Police inquiry into violent arrest of Aboriginal man
South Australia Police officers have been filmed pinning an Aboriginal man to the ground in Adelaide's inner-north as one officer punches him several times.
A police internal investigation has begun into the violent arrest of Noel Henry on Monday night, which sparked outrage from bystanders and indigenous campaigners.
The officers involved have been placed on administrative duties during the investigation, Police Commissioner Grant Stevens said.
He said the video "caused concern" but was adamant SA Police was free of systemic racism.
"I've had the opportunity to view the body-worn video worn by some police and there is more detail regarding the actions of all people involved which needs to be fully investigated," he said.
"I've learned over significant experience that I need to wait and look at the full circumstances before I form a view of rights and wrongs."
An SA Police statement - reproduced in full below - said the arrest took place after officers responding to a "high-risk domestic violence matter" on Albert St, Kilburn, saw Mr Henry, 28, riding his bicycle at 8.15pm.
Officers suspected Mr Henry was in possession of illicit drugs and "he was asked to place his hands on his head while a search of his person was undertaken", SA Police said.
"The man originally was compliant and after a short time he began to refuse. Defensive spray was deployed and other police arrived."
Local resident Emma Perteira - who started filming the incident when Mr Henry was "getting tackled" by two officers - said he was a friend who lives nearby.
"He's like part of our family, he's lived in Kilburn for all his life," she told The Advertiser.
Her footage shows two officers pinning Mr Henry to the kerb next to a fence, before one of them is heard yelling "get on the f---ing ground" and appearing to strike Mr Henry.
Other officers then move in to assist with the arrest while distressed bystanders shout "let his head up" and "get off his head".
One officer then hits the prone man with a flurry of blows, causing the bystanders to react with outrage and fury.
An internal police investigation, led by a senior officer, is now underway.
The SA Police statement said, during the altercation, one of the officers' body cameras was grabbed and "only parts of the camera" have since been located.
Ms Perteira said it was shocking to see the officer "lay into him with physically closed fists" and deploy pepper spray.
"His head was pinned to the cement and he was not moving, so it didn't really warrant a punch in the ribs," she said.
"After I saw (Mr Henry) when everything had settled down, he was handcuffed and sat on the kerb. I rang the ambulance because he was bleeding and had a couple of bruises. I rang them twice in 20 minutes and they didn't come."
Mr Henry spent the night at Port Adelaide Police Station.
His caseworker Latoya Rule, whose brother Wayne Morrison died in custody four years ago, said he was "snuck out the back door" just after 10am on Tuesday without receiving medical treatment.
"You won't see the cuts on his face, arms, legs, you won't see the state he was in," she said.
Ms Rule called an ambulance on Tuesday morning, but when the paramedic arrived at the police station, Mr Henry had already been released.
"(Mr Henry) did not receive any medical care or assistance or any visitation by any community worker," she said. "He has sustained some injuries to his head, to his arms and his legs."

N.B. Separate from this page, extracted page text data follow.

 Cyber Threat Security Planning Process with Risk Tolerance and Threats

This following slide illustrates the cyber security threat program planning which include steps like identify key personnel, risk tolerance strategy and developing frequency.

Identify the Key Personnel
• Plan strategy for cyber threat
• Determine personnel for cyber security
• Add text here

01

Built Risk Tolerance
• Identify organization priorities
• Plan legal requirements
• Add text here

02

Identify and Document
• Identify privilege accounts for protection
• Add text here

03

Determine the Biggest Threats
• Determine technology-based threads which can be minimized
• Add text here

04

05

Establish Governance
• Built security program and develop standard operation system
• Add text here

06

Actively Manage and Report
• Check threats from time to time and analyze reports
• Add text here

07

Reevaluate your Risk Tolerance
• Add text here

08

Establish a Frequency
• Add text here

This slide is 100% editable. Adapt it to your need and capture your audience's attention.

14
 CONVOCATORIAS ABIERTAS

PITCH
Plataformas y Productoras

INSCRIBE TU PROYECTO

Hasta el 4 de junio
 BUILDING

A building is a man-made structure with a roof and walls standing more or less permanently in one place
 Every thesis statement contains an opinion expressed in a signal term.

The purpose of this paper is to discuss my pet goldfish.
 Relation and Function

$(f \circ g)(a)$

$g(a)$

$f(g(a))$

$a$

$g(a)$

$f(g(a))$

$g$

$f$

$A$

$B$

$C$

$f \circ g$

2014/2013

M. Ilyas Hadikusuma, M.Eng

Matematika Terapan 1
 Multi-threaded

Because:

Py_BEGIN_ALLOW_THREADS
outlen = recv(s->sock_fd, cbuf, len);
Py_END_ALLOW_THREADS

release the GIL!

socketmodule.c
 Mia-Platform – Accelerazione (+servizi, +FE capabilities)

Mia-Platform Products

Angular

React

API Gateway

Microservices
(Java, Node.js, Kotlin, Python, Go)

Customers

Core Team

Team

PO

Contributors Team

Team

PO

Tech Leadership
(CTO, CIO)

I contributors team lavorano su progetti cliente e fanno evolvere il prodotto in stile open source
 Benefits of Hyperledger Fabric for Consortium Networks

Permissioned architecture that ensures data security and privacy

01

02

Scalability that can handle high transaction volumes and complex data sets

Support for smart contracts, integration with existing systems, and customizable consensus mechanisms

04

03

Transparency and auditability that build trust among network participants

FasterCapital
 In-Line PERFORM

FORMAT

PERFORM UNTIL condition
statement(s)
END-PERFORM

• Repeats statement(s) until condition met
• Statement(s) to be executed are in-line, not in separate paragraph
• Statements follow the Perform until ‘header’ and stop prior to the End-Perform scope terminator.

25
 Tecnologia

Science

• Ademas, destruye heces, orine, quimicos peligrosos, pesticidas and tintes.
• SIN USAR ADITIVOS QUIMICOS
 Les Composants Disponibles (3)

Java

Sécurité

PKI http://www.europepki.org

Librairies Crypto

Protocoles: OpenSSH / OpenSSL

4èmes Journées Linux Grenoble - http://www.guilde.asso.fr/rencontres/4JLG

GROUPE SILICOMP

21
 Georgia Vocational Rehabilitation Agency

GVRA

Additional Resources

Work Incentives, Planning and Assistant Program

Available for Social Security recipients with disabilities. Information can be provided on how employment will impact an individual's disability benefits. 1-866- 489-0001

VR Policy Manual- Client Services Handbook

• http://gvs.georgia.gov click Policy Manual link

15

The Police Commissioner said Mr Henry had refused medical treatment while in custody and was escorted to a location of his choice after his release.
"It is also reasonable to point out that policing is a dangerous occupation and there is an obligation for police officers to take action and use reasonable force against people who may be suspected of having committed an offence," he said.
An officer suffered minor injuries in the incident.
Mr Henry was released from custody on Tuesday morning and Mr Stevens said "there are no existing charges pending", but he could be charged again after an investigation.
Ms Perteira estimated up to 20 officers swarmed Albert St, some in unmarked cars.
She said Mr Henry "looks after" everyone in the local community and was a "decent guy".
Her friend Doris Kropinyeri said she was shoved away by officers when she tried to help Mr Henry.
"The whole street was covered in police cars for one person, who wasn't intoxicated or nothing," she said.
Police officers are allowed to use "reasonable force" to secure an arrest, conduct a search or take and protect forensic evidence.
Craig Caldicott, co-chair of the Law Society's Criminal Law Committee, said the legal test for reasonable force was not what a police officer thought was necessary at the time.
"Reasonable force is what an objective observer would consider reasonable in all the circumstances," he said.
"There is no fine line between reasonable and excessive force. It comes down to what that observer thinks was reasonably necessary to make that arrest."
Less than two weeks ago, more than 5000 people rallied in Victoria Square in support of the global Black Lives Matter movement, which was sparked by police violence towards minority groups in the United States.